# EXERCISE OBJECTIVE:
Name every song title that the blog post below lists.

══ EXCERPTED PASSAGE ══

This post at Rifftides is an interesting peek into the challenges of hearing all the new music that is being made. This is an issue for me as a fan, I can’t imagine how bad it is for well known writers who are sent hundreds of CDs. I commented on the post, but it was a comment by Ken Dryden that got me thinking.
BTW, I loved Ken Dryden when he played for the Habs. Actually I am pretty sure it was this Ken Dryden.
Anyway, Ken wrote this:
Many writers complain about artists who insist on recording nothing but originals, despite the fact that even media veterans (print, web or radio) who’ve been immersed in jazz for decades have never heard of any of the musicians. With a backlog of hundreds (or more) jazz CDs awaiting a hearing, the chance of rising to the top for a review or airplay is made considerably more difficult by such releases. At least one familiar song or composer might help a CD get a hearing.
I guess I can see his point of possibly playing something if it had a name I recognized on it, even if it is a song name, but to be honest, I really don’t need to hear another recorded version of Stella By Starlight, or Giant Steps, or My One and Only Love.

═══
══ RECORDED INFORMATION ══

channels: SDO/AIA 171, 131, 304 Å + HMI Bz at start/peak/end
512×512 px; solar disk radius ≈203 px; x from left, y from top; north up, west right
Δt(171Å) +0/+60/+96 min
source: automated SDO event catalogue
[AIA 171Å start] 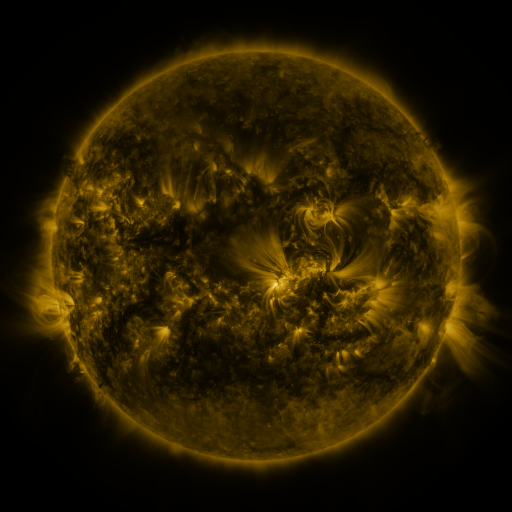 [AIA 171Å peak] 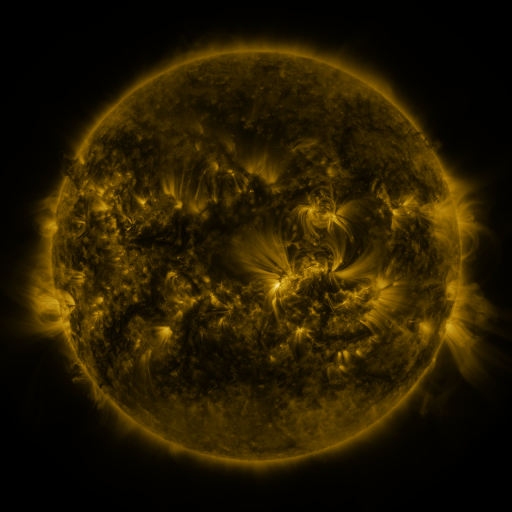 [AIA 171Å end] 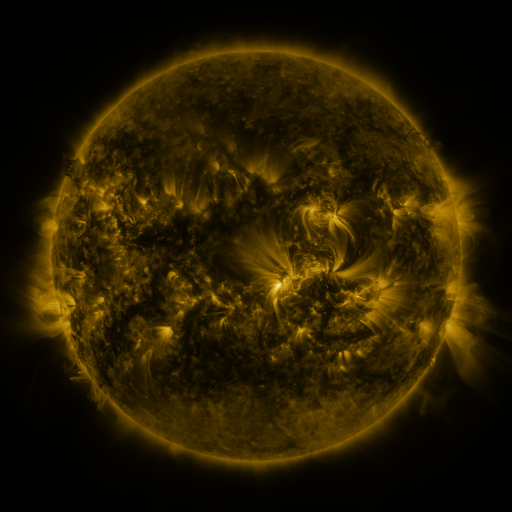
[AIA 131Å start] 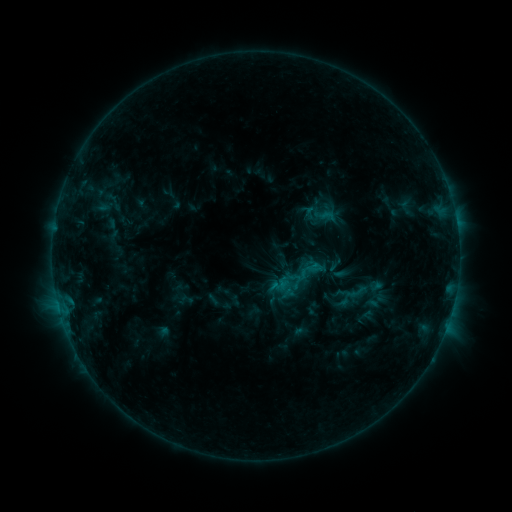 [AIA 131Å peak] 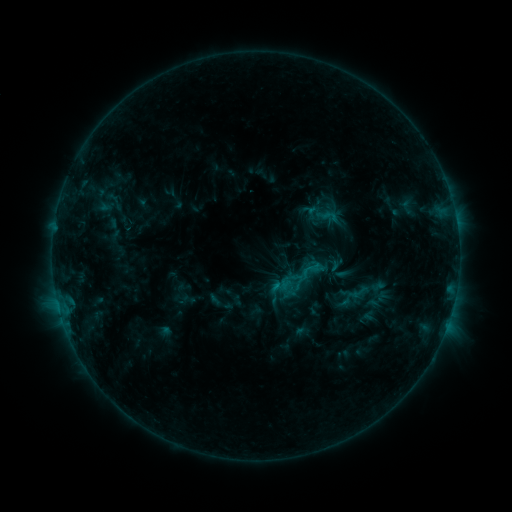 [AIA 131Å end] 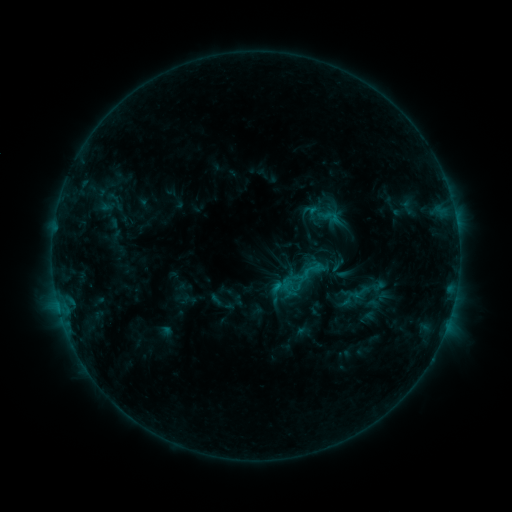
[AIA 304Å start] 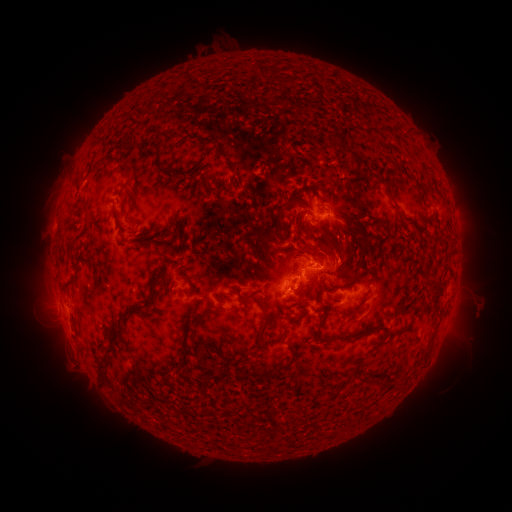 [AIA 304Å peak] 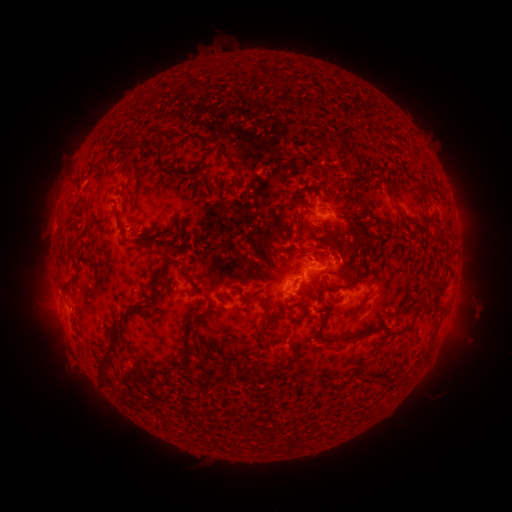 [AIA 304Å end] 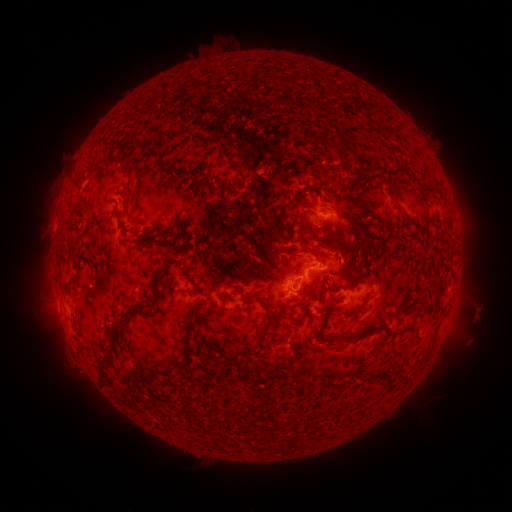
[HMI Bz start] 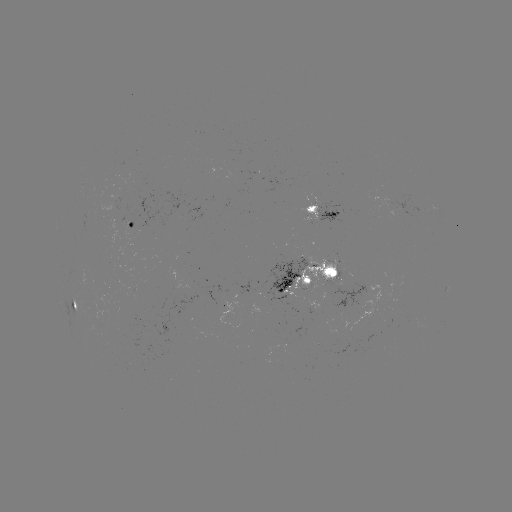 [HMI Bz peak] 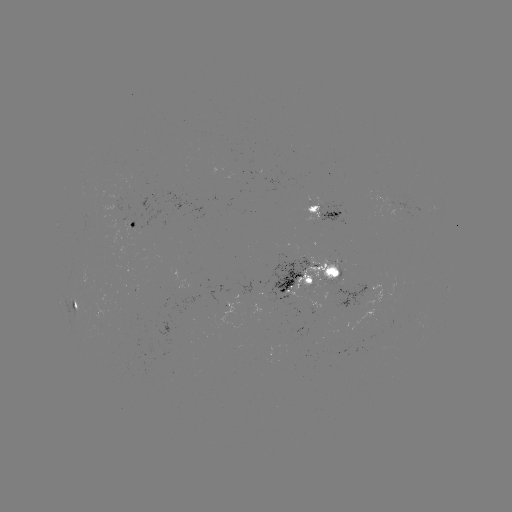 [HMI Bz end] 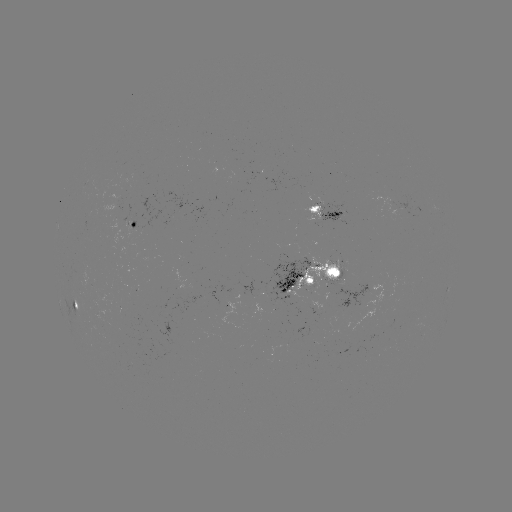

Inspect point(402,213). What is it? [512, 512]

═══

# EXERCISE RESPONSE:
Stella By Starlight
Giant Steps
My One and Only Love